Equally alarming, NFIB said its uncertainty index jumped 7 points to 86 in January, the fifth highest spike in the survey's 45-year history. The troubling rise in uncertainty coincided with the 35-day partial shutdown of the federal government. The longest shutdown in U.S. history ended Jan. 25 after Trump and Congress agreed to temporary government funding, but without money for Trump's border wall with Mexico.
Based in Nashville, Tennessee, NFIB is the largest small business association in the United States.
The other survey by CNBC/SurveyMonkey Small Business Survey reveals that 53 percent of small business owners believe a recession is coming. It's just a matter of when.
"While a slim majority of small-business owners see a recession ahead, there's little sign that they think it's imminent," said Jon Cohen, chief research officer at SurveyMonkey. "The small-business index has tapered off from its peak in Q3 2018, but it certainly hasn't hit a wall, and several of its core components remain strong."
The relentless infighting in Washington D.C. has been identified as a cause of declining confidence by the survey. Especially thorny issues of concern for small business owners are the federal government shutdown and the deadlock over immigration reform between president Donald Trump and the Democratic Party in the House.
Only 20 percent of small owners said the shutdown was a major concern for their business. On the other hand, owners of larger businesses such as corporations are more likely to think small businesses will be hurt by a shutdown than the business owners actually were.

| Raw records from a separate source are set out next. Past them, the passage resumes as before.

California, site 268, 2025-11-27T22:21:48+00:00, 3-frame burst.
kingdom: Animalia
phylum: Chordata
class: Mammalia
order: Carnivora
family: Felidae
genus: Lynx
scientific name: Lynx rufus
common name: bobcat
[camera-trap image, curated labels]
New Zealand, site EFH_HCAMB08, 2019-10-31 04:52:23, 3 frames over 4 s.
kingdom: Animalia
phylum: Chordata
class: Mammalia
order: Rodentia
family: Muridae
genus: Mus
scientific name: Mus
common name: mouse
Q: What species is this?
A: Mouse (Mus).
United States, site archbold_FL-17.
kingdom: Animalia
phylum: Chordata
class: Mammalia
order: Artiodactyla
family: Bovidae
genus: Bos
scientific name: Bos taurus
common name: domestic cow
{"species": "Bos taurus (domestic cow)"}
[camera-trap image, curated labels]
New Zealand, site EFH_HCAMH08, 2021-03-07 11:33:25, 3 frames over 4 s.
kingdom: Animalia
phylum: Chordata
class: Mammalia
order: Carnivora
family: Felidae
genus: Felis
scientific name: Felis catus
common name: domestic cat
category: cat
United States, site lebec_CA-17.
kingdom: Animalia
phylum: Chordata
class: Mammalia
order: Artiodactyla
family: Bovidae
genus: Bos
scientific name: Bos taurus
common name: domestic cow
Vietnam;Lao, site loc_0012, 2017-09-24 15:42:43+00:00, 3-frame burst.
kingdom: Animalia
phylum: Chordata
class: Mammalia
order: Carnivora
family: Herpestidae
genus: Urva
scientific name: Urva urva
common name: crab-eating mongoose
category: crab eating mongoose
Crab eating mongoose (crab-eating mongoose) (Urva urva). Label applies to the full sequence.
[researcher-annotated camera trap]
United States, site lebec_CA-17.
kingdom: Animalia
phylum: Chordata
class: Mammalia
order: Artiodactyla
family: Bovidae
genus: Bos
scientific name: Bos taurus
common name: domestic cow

Talk of a recession is unabated. Elevated recessionary fears were revealed by the CNBC Fed Survey in January. This survey of economists, fund managers and strategists estimated the probability of a recession in the next 12 months at 26 percent, the third straight increase and the highest since January 2016.
This figure is also the highest of Trump's presidency. Another Wall Street Journal survey of economists said fears of a recession are at a seven-year high.
A national poll by SurveyMonkey in January also found a high level of recession anxiety. This survey involving 10,000 persons saw 63 percent of respondents saying a recession is likely in 2020 while 10 percent said it was "very unlikely."
The SurveyMonkey consumer confidence index also hit its lowest point since December 2017.